*TEXTO FORNECIDO*:

--------------------------------

Existem diretores a respeito dos quais frequentemente pensamos que sua contribuição poderia ter sido mais numerosa, para deleite dos fãs e estudiosos do cinema. Esse é o caso de Hector, que não filmou de forma mais prolífica, não por falta de oportunidades – ou de vontade – mas em decorrência de sua franqueza e fidelidade consigo próprio. Após amealhar considerável fama internacional em decorrência de seus filmes distribuídos por produtores americanos, não foram poucos os roteiros lhe enviados, no entanto, o próprio diretor reconhece que não eram para ele, e uma vez não detectada a conectividade, seja de perfil ou sentimental, era o primeiro a dizer que projeto não era para o seu engajamento. Instintivamente, outras pessoas, não tão sensíveis à própria história, teriam aceitado direções apenas para manter-se no nicho de projeção, e até então, profissionais do cinema brasileiro não haviam desbravado, salvo raras exceções, e de forma tão proeminente, o mercado mundial.

Falecido em 2016, vítima de câncer, mas, evidentemente, nunca esquecido, Héctor Eduardo Babenco deixou uma filmografia completa em todos os sentidos. Aos amantes do cinema, uma vertente especial de análise salta aos olhos; o drama humano transmitido em cotejo à qualidade e técnica dos mestres, que se descortina no trabalho do cineasta argentino naturalizado brasileiro. Profissional que sempre elevou o nome do Brasil a vários panoramas, com produções que conquistaram plateias e se inseriram indissociáveis à história do cinema mundial, coadunando crítica e bilheteria.

--------------------------------

*DADOS REGISTRADOS*:
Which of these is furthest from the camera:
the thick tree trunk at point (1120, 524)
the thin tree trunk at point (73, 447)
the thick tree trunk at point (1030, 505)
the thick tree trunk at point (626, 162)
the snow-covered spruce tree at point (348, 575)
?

--------------------------------

*TRABALHO PROPOSTO*:
A. Diga se cada afirmação abaixo está de acordo com o texto sobre Héctor Babenco, respondendo sim ou não e citando literalmente as palavras do texto que decidem a resposta.
(i) Babenco morreu em 2016 em decorrência de um câncer.
(ii) Babenco aceitava todos os roteiros que recebia para se manter em evidência.
(iii) Babenco era um cineasta argentino naturalizado brasileiro.
B. Indique, segundo o texto sobre Héctor Babenco, o motivo pelo qual ele não filmou de forma mais prolífica.

*LISTA DE RESPOSTAS*:
A.
(i) Sim: "Falecido em 2016, vítima de câncer".
(ii) Não: "era o primeiro a dizer que projeto não era para o seu engajamento".
(iii) Sim: "cineasta argentino naturalizado brasileiro".

B. Em decorrência de sua franqueza e fidelidade consigo próprio.